• TASK PROMPT:
Set down exactly the lines below, starting at the one that contains "common name: black wildebeest" and ending at the one that contains "common name: brown hyena", with both of those lines included and nothing else.
(DATASET RECORDS)
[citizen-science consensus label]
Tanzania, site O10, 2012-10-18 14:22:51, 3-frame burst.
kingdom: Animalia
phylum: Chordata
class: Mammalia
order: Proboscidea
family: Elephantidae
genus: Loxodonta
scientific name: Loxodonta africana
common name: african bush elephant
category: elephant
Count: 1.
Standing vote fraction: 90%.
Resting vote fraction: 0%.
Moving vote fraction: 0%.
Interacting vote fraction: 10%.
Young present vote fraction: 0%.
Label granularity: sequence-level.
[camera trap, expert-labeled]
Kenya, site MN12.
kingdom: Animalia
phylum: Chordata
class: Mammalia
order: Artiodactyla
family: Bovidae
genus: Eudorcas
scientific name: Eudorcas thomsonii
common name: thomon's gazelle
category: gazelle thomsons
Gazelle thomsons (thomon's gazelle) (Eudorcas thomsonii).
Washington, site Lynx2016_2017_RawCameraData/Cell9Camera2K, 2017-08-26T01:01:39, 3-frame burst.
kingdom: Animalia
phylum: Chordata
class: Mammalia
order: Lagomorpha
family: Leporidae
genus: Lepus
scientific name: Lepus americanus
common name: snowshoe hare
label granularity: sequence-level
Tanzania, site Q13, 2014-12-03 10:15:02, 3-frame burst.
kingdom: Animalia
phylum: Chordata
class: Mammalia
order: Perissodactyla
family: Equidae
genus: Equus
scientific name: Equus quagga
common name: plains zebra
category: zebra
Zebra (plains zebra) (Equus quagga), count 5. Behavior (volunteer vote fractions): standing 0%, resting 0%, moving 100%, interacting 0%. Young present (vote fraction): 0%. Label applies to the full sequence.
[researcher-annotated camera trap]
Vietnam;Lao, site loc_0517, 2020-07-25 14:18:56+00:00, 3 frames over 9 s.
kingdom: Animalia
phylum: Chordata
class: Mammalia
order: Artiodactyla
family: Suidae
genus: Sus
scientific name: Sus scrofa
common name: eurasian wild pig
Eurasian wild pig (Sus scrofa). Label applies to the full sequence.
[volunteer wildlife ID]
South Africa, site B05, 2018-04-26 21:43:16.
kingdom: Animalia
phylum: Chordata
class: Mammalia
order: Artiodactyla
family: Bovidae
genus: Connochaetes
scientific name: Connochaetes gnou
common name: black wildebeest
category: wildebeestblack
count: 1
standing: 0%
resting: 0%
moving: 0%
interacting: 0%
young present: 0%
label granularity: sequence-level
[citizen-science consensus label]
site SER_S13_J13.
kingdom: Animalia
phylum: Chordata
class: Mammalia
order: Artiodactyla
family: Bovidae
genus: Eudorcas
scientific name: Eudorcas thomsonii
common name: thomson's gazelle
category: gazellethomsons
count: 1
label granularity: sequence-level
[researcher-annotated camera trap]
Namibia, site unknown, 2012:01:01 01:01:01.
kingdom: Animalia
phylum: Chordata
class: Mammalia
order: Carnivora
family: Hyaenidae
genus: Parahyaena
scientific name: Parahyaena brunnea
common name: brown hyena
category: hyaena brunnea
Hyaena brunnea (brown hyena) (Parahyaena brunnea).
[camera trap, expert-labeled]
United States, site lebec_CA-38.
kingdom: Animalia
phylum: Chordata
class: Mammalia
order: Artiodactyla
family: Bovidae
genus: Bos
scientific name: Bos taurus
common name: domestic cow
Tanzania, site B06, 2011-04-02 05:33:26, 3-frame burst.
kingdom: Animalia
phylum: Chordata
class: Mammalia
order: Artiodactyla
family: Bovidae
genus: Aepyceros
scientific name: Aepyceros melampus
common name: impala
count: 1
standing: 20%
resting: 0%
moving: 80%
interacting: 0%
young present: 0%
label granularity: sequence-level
(End DATASET RECORDS)
• ANSWER TO THIS PROBLEM:
common name: black wildebeest
category: wildebeestblack
count: 1
standing: 0%
resting: 0%
moving: 0%
interacting: 0%
young present: 0%
label granularity: sequence-level
[citizen-science consensus label]
site SER_S13_J13.
kingdom: Animalia
phylum: Chordata
class: Mammalia
order: Artiodactyla
family: Bovidae
genus: Eudorcas
scientific name: Eudorcas thomsonii
common name: thomson's gazelle
category: gazellethomsons
count: 1
label granularity: sequence-level
[researcher-annotated camera trap]
Namibia, site unknown, 2012:01:01 01:01:01.
kingdom: Animalia
phylum: Chordata
class: Mammalia
order: Carnivora
family: Hyaenidae
genus: Parahyaena
scientific name: Parahyaena brunnea
common name: brown hyena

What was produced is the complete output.